Dr Khawaja said there are 53 Covid-19 patients admitted to four separate hospitals in the capital, of which 21 are residents and the rest are from other parts of the country. Of the nine critical patients, five are from Islamabad and four from elsewhere; six of the patients on ventilators are from other parts of the country and four are from Islamabad. He said the Islamabad Young Doctors Association had also expressed concerns regarding the increase in Covid-19 cases in the capital, as well as the situation in which they are treating patients with the available protective equipment.
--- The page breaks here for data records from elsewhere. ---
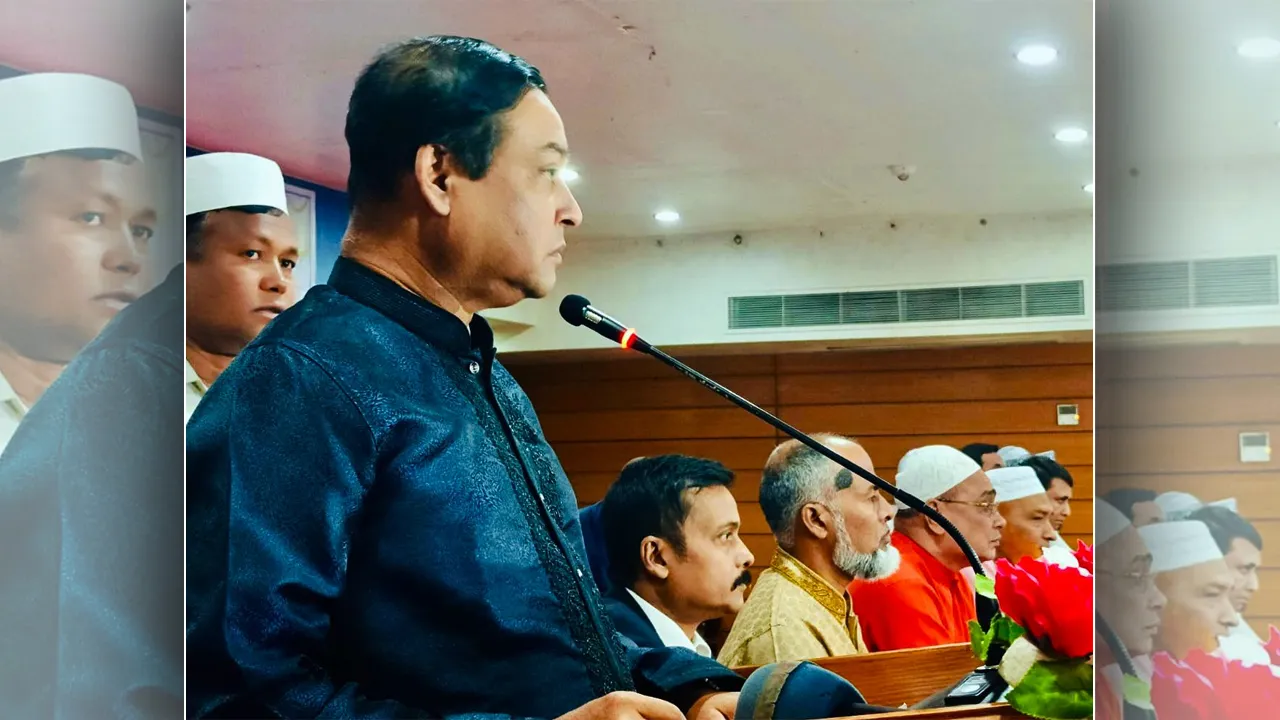 সাংবাদিকদের সত্য উদ্ঘাটন ও প্রকাশে নির্ভীক হতে হবে : কাদের গনি চৌধুরী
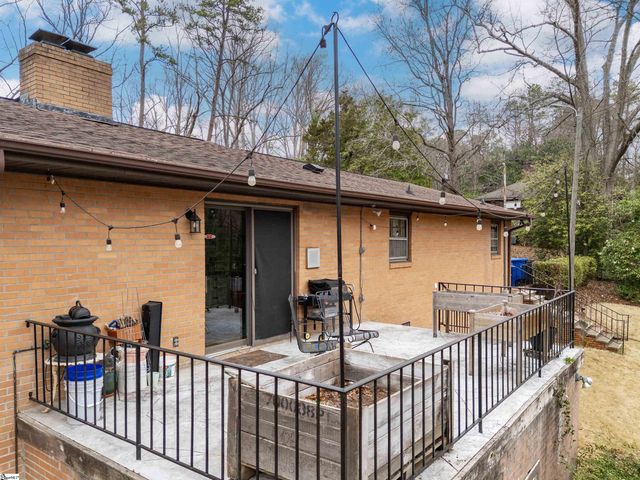 1064 Riverview Drive, Spartanburg, SC 29307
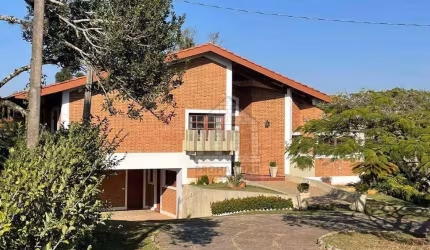 Casa com 6 dormitórios à venda no Parque das Laranjeiras - Itatiba/SP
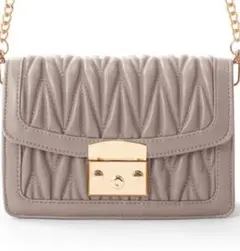 GRL ウエーブキルティングスクエアショルダーバッグ[tr363]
He quoted the association as demanding a set criteria for which hospitals will treat which patients, and that the federal hospital should facilitate Islamabad residents and not patients from all over the country.

He said the association had also demanded that the hospital plan to gradually screen doctors and healthcare professionals and ensure they are all provided personal protective equipment (PPE), as the equipment currently given to healthcare staff is of low quality and is not distributed well.

One floor in the private wards should be designated for doctors to function as an isolation ward if they contract Covid-19, he said, and house officers who have applied for honorary house jobs should be appointed to strengthen the workforce and reduce the workload.

He said they have also demanded that the ministry sanction medical officers’ posts and give house officers and postgraduate residents a risk allowance.